“My Dear Mr Caine,—Your publishers have kindly sent me a copy of The Shadow of a Crime, and I am reading it carefully. Your style does not permit any skipping; no work that does so is of much value. So far as I can yet judge, the book is full of power and true imagination. To the critical gift I have no claim; but I seem to myself to know when I come across genuine matter. And you have also that respect for yourself and your readers which is a sine qua non for the achievement of great work. However, I will not show my own deficiency in that quality by offering premature remarks; only I am eager to express my impressions of pleasure and admiration.

“I hope that your health will soon be restored, and your mind refreshed with total change.
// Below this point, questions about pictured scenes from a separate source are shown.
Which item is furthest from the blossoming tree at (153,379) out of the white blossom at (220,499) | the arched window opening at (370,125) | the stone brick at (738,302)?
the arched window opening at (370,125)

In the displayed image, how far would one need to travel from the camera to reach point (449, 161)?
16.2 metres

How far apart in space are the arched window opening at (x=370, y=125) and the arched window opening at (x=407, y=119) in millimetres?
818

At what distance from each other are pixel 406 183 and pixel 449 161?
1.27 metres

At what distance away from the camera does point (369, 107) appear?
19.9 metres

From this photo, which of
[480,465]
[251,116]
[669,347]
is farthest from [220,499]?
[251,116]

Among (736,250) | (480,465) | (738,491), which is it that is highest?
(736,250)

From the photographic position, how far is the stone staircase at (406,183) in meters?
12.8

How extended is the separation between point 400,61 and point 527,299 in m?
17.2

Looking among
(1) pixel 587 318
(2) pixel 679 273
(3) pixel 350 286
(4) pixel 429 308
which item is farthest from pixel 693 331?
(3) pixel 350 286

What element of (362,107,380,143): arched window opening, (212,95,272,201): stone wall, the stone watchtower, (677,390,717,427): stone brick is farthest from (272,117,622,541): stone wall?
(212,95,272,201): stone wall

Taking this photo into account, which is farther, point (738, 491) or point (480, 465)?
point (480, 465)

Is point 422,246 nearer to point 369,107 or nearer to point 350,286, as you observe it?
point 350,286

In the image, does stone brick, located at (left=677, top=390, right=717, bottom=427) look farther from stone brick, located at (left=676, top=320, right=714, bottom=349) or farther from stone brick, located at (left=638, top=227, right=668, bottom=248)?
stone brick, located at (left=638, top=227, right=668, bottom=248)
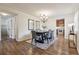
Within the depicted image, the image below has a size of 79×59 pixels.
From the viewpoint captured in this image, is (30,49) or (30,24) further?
(30,24)

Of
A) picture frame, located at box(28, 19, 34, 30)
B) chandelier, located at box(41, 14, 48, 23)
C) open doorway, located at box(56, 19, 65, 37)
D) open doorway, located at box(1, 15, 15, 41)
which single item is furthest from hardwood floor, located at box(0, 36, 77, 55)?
chandelier, located at box(41, 14, 48, 23)

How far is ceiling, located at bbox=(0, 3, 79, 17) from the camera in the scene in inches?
87.0

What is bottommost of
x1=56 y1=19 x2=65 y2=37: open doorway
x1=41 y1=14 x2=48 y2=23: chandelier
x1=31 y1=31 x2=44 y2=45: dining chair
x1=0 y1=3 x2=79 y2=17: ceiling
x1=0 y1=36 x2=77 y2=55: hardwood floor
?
x1=0 y1=36 x2=77 y2=55: hardwood floor

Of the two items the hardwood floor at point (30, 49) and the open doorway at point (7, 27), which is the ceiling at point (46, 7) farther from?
the hardwood floor at point (30, 49)

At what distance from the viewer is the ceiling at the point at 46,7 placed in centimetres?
221

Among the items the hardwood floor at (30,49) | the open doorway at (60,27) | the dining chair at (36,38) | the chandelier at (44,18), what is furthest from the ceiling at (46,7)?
the hardwood floor at (30,49)

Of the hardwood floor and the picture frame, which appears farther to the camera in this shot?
the picture frame

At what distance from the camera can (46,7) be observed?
88.2 inches

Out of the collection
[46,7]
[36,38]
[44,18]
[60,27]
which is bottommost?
[36,38]

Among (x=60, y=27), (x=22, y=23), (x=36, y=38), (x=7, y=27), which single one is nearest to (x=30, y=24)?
(x=22, y=23)

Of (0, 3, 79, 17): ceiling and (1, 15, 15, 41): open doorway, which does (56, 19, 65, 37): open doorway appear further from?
(1, 15, 15, 41): open doorway

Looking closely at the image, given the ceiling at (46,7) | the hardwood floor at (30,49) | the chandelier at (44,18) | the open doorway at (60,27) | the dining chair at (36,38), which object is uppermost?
the ceiling at (46,7)

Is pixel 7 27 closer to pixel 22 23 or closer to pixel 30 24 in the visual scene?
pixel 22 23

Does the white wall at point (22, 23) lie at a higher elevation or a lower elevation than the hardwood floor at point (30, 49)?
higher
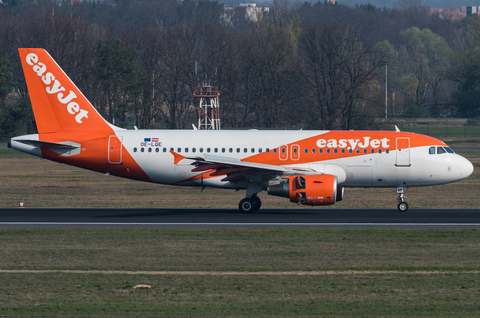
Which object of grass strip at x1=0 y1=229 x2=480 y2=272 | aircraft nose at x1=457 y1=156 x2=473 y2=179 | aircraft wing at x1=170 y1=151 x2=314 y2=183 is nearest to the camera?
grass strip at x1=0 y1=229 x2=480 y2=272

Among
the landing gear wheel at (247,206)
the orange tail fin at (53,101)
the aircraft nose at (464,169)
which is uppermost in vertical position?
the orange tail fin at (53,101)

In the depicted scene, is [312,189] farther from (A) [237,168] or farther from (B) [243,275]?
(B) [243,275]

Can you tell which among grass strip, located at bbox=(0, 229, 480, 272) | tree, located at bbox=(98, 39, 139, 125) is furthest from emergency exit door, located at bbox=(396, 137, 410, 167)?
tree, located at bbox=(98, 39, 139, 125)

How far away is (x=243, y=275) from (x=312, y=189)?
11.6 meters

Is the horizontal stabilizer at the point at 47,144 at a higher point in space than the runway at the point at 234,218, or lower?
higher

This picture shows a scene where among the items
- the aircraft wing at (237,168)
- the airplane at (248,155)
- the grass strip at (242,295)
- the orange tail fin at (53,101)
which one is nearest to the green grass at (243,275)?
the grass strip at (242,295)

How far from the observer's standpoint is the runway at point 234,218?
2644 cm

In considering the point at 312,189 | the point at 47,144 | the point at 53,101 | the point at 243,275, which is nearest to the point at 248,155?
the point at 312,189

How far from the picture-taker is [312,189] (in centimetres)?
2845

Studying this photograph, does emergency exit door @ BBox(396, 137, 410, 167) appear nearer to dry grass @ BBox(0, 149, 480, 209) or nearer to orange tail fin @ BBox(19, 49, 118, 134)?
dry grass @ BBox(0, 149, 480, 209)

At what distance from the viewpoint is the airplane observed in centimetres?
3083

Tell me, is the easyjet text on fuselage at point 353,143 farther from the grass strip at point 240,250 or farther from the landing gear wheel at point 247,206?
the grass strip at point 240,250

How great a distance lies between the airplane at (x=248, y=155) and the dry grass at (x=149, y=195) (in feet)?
10.7

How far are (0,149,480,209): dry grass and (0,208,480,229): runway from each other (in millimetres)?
2798
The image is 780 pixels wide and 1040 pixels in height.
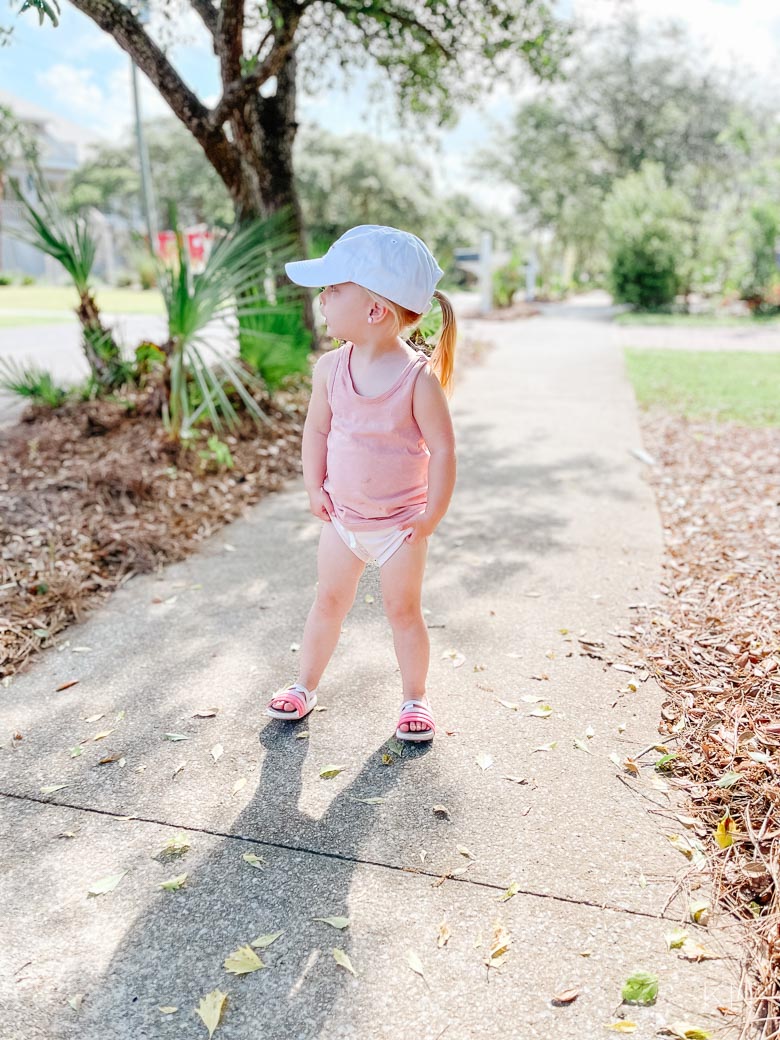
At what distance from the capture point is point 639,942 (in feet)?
5.70

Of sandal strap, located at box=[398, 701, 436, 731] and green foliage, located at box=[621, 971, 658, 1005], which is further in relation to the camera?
sandal strap, located at box=[398, 701, 436, 731]

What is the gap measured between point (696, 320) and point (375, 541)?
16.5 metres

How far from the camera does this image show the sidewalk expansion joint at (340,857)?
1839 mm

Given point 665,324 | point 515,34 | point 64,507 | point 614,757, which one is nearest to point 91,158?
point 665,324

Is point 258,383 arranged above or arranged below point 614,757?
above

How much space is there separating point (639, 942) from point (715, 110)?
35.1 meters

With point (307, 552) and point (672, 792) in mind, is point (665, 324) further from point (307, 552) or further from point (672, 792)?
point (672, 792)

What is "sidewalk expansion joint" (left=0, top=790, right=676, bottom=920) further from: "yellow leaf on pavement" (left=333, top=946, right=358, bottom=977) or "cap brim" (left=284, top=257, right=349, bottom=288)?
"cap brim" (left=284, top=257, right=349, bottom=288)

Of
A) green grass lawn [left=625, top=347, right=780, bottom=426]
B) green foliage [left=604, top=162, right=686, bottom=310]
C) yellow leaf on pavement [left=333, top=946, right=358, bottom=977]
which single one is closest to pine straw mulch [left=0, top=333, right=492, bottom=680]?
yellow leaf on pavement [left=333, top=946, right=358, bottom=977]

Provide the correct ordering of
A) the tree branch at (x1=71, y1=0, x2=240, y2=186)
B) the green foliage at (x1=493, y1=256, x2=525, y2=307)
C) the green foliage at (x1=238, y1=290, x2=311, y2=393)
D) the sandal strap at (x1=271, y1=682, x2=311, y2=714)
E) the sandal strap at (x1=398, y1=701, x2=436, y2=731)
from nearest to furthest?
the sandal strap at (x1=398, y1=701, x2=436, y2=731)
the sandal strap at (x1=271, y1=682, x2=311, y2=714)
the tree branch at (x1=71, y1=0, x2=240, y2=186)
the green foliage at (x1=238, y1=290, x2=311, y2=393)
the green foliage at (x1=493, y1=256, x2=525, y2=307)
I find myself much under par, with long bronchial attack.

“Your second work, A Son of Hagar, will be looked for by me with eager anticipation; but The Shadow of a Crime will hold me for at least a week, in my present state; as I can only read at night, and am bound just now to keep early hours.

“I have not heard a word about Springhaven, whether it goes, or sticks fast; except that an extract from the Whitehall Review of last week has been sent to me.
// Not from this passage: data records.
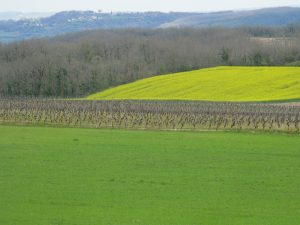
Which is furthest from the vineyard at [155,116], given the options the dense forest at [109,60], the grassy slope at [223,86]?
the dense forest at [109,60]

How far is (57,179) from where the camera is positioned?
20312 millimetres

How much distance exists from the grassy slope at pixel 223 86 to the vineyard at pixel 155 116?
1028 centimetres

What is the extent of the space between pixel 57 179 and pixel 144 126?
21.0m

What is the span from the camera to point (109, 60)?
11350cm

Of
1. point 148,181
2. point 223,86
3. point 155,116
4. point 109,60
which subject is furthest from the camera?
point 109,60

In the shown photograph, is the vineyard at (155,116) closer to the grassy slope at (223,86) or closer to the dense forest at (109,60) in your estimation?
the grassy slope at (223,86)

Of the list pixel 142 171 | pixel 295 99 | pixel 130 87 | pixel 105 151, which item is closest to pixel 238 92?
pixel 295 99

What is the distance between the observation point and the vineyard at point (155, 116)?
1574 inches

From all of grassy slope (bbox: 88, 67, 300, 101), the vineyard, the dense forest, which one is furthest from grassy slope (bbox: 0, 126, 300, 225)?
the dense forest

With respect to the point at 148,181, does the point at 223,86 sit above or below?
below

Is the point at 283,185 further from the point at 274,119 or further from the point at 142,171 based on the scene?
the point at 274,119

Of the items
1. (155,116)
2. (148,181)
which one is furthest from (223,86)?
(148,181)

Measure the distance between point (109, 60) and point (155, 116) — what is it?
232 feet

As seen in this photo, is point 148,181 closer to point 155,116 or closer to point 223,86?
point 155,116
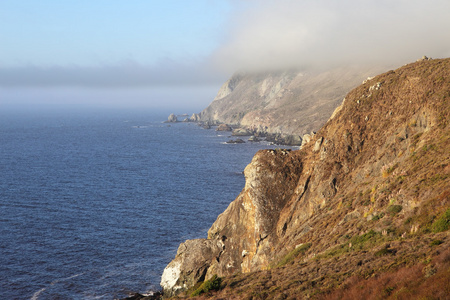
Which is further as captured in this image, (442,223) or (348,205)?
(348,205)

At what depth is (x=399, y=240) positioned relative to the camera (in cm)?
2828

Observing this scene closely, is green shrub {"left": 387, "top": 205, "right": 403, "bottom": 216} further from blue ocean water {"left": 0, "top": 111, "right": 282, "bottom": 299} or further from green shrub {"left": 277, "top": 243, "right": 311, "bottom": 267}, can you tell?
blue ocean water {"left": 0, "top": 111, "right": 282, "bottom": 299}

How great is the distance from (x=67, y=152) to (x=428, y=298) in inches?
6795

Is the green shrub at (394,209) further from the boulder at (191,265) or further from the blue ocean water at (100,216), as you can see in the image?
the blue ocean water at (100,216)

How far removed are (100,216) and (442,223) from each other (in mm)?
70405

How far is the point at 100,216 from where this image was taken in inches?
3381

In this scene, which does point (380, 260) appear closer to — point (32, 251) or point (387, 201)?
point (387, 201)

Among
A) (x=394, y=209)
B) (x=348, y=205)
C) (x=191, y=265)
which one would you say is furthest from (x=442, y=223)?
(x=191, y=265)

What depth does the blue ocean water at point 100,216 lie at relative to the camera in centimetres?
5978

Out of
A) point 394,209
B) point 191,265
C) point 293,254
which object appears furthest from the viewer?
point 191,265

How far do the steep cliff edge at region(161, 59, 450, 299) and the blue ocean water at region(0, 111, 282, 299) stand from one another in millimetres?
13810

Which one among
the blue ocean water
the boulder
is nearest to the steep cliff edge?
the boulder

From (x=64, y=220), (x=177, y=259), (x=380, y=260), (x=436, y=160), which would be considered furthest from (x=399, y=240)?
(x=64, y=220)

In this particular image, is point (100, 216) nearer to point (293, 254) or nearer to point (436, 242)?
point (293, 254)
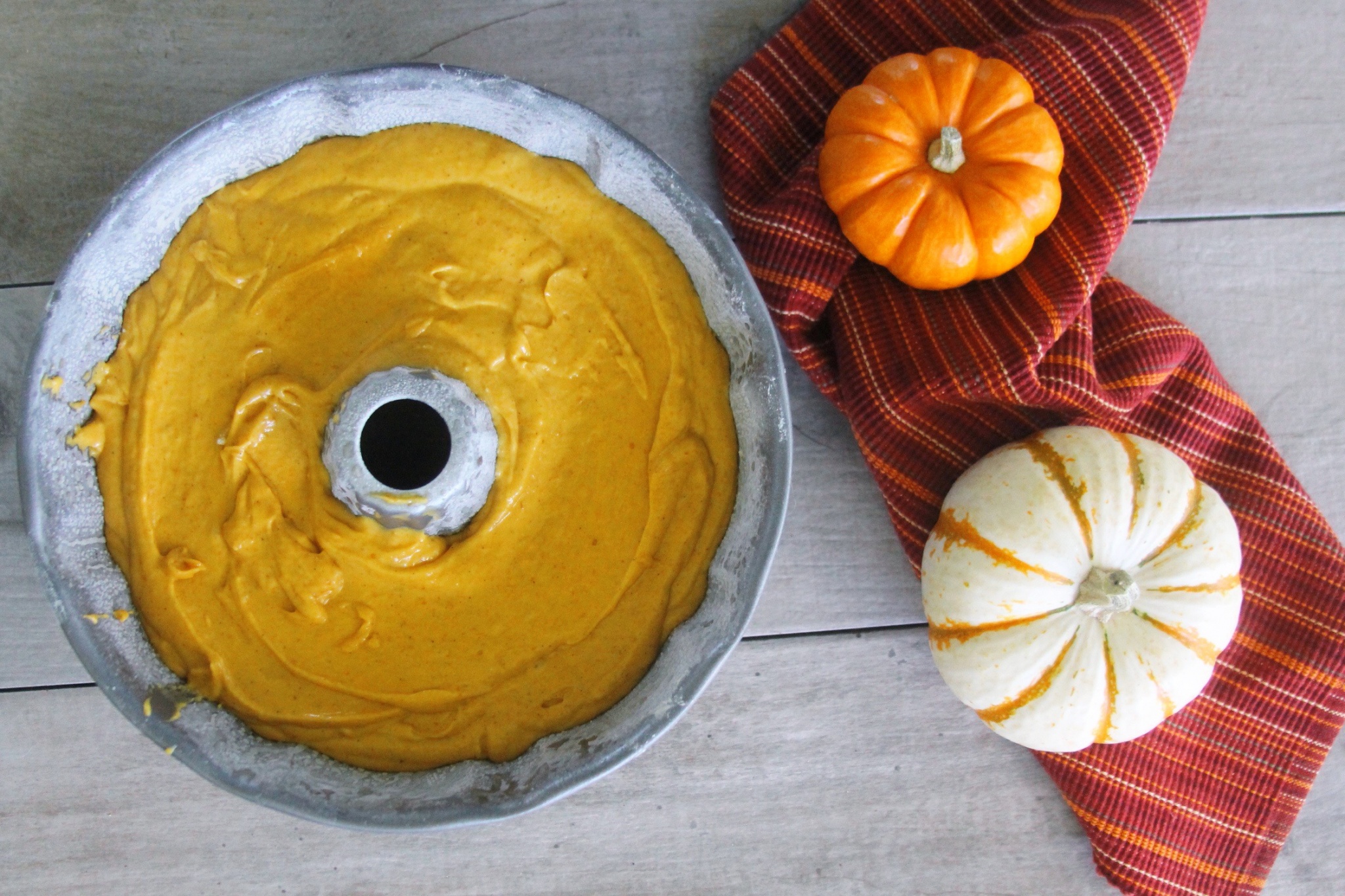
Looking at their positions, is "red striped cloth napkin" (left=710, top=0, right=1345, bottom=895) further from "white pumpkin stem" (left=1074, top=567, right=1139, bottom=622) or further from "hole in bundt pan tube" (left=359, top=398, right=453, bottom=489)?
"hole in bundt pan tube" (left=359, top=398, right=453, bottom=489)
“With many thanks for your kind words, and all good wishes for your work,—I am, always truly yours,

“R. D. Blackmore.”

A Son of Hagar was completed in 1886, as was also a life of Coleridge which was written in three weeks. The former brought him three hundred pounds; the latter thirty pounds. Coleridge had always been a favourite study of Hall Caine’s; we have seen that as a young man in Liverpool he was particularly attracted towards his work, and the incidents of the great poet’s life had received his careful and unremitting attention. But the series for which it was written was one devoted to brief biographies only, and Mr Caine was unable to make use of the vast store of knowledge which he had so patiently acquired. Still, the biography was one of the best of the series, and though it brought neither fame nor fortune to its author, it undoubtedly did something towards establishing his reputation as an original and thoughtful critic.
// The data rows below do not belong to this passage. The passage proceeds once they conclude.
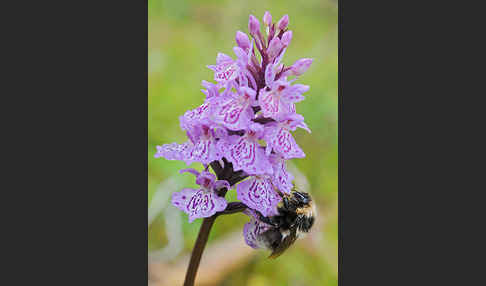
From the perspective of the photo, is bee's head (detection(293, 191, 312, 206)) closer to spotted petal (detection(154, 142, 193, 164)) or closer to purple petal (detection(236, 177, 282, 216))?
purple petal (detection(236, 177, 282, 216))

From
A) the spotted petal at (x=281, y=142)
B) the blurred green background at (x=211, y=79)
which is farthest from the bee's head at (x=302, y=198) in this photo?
the blurred green background at (x=211, y=79)

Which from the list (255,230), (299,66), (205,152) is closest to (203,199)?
(205,152)

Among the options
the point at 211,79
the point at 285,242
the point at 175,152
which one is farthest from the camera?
the point at 211,79

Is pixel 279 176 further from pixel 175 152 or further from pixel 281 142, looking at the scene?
pixel 175 152

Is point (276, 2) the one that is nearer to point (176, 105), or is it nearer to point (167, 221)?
point (176, 105)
A Son of Hagar was written on somewhat the same lines as The Shadow of a Crime; that is to say, there is the same knowledge of the life of the Cumberland people of the “statesman” class, the same intimate acquaintance with Cumberland dialect, and the same partiality for melodrama and, one must acknowledge, improbable incident. Judged by present-day standards, this book achieved what would be called remarkable popular success; but the success was not sufficient to satisfy the consuming ambition of the young novelist. He said to himself, “I will write one more book. I will put into it all the work that is in me, and if the public still remains indifferent, I will never write another.” These words, uttered in the heat of the moment, must be taken cum grano salis; for I feel convinced that if Mr Caine had written ten or a dozen unsuccessful works, he would still have continued faithful to the novel as a means of expressing his own personality and his views of the complex individual and social life as he has found it, not only in history, but in these hot, passionate days of a new century. Yet, the fact remains, that what he chose to consider his limited success did not satisfy him.